Organizations armed with geospatial technologies can readily perform the following tasks for better risk management/mitigation:

  • Determine the distance/proximity/relationship between loss events 
  • Determine the frequency/severity and financial impact of previous incidents for better future planning and preparation
  • Integrate weather, geographic, and socio-economic data for developing more actionable graphs, statistics, and thematic maps depicting specific feature sets (i.e., cartograms)
  • Create maps depicting changes over time and specific areas impacted by those changes—for example, regional weather-related events and the potential for property damage
  • Integrate GPS coordinates, date/time, and more granular identifiers (e.g., property addresses, zip codes) for better accuracy and deeper context 
  • Create models for detecting historical and real-time shifts in risk exposure, allowing for more comprehensive, proactive enterprise risk management

Benefits of Geospatial Analytics

By revealing relationships, trends, and patterns hidden in traditional datasets, organizations can perform more holistic and effective risk management. Predictive risk analytics and geospatial technologies allow risk managers to leverage new views, perspectives, and pattern recognition capabilities that are difficult or impossible to attain with traditional tools like spreadsheets and databases. 

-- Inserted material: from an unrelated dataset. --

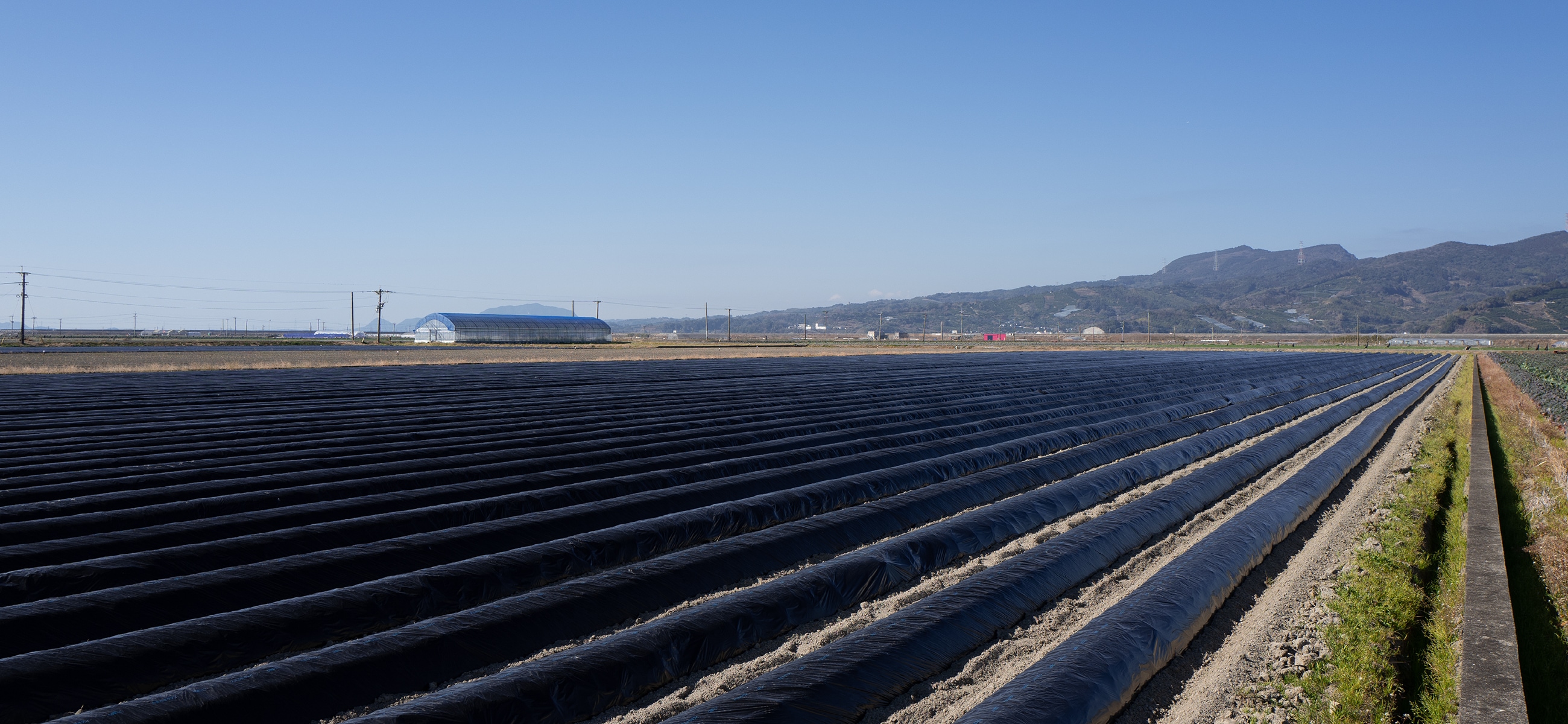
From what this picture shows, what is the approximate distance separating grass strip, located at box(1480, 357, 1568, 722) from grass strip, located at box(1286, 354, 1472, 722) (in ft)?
1.17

Some of geospatial analytics’ software benefits include the following:

Advance Warnings

As the adage goes, knowing is half the battle. Geospatial analytics allow organizations to easily view and understand how events are unfolding in real-time, in turn enabling them to proactively react to those events. For example, risk managers can view risk information in the context of a visual map triangulated with property values and/or current and historical claims; armed with this data, they can better prepare for, prioritize, and in some cases prevent material losses.

Better Decision-Making

By leveraging geospatial analytics, organizations are endowed with better decision-making capabilities. Location-based data and other geospatial information can help organizations understand why certain locations are more at risk than others (e.g., flood plains, high crime rate zones, areas vulnerable to tidal impacts) and prioritize their risk management efforts accordingly.

Improved Risk Management

Armed with the precision data and insights provided by geospatial analytics, organizations can better optimize the overall management of risk management programs. By understanding which risk factors and assets are relevant in the context of current and emerging threats, firms can better adjust their risk mitigation and transfer strategies on an ongoing basis. Inefficient processes focused on low-priority, low-risk assets can be reduced or eliminated in the face of more pressing risk exposures and daunting threat actors/events.

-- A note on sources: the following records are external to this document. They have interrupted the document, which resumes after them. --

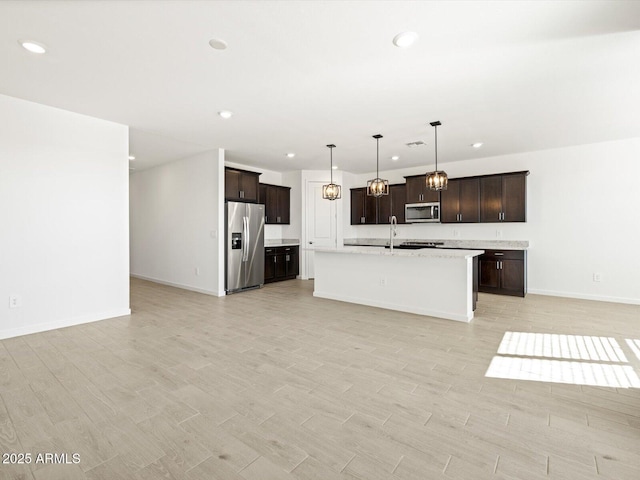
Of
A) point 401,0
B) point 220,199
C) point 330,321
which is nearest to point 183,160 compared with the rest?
point 220,199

According to CIO, nearly 80 percent of organizations possess location data. By leveraging the information they already have, firms can paint a more comprehensive picture of their risk landscape—in terms of current known risk exposures, unknown risks, as well risks/threats on the horizon. In short, geospatial technologies and predictive risk analytics allow organizations to factor in the “when,” “what,” and “where” when developing and tuning their risk management programs.